§ **WHAT TO PRODUCE**: Type the data below again exactly. Omit all pictures.

§ **DATA BELOW**:

◆ ◆ ◆ ◆

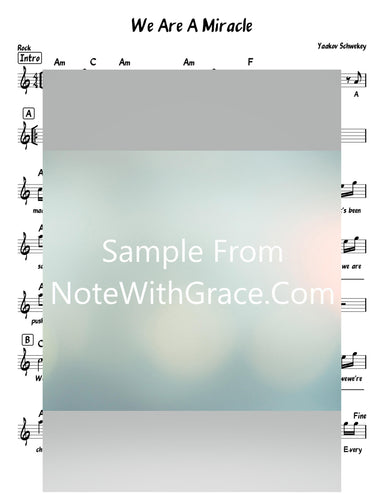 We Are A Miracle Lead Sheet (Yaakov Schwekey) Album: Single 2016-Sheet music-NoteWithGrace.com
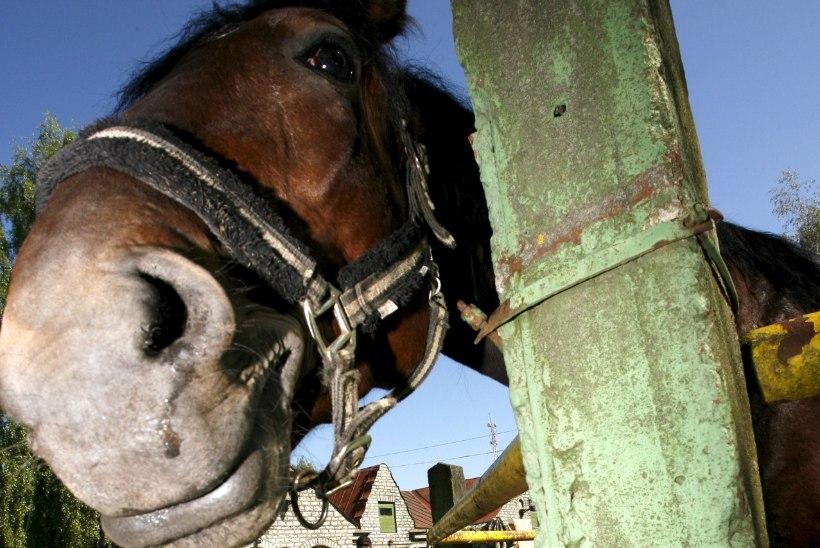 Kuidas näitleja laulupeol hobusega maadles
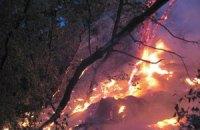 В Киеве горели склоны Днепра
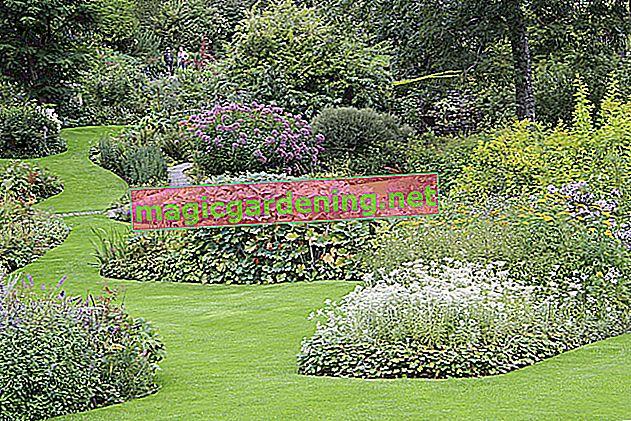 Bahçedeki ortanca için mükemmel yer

◆ ◆ ◆ ◆

§ **EXERCISE OUTPUT**:
 We Are A Miracle Lead Sheet (Yaakov Schwekey) Album: Single 2016-Sheet music-NoteWithGrace.com
 Kuidas näitleja laulupeol hobusega maadles
 В Киеве горели склоны Днепра
 Bahçedeki ortanca için mükemmel yer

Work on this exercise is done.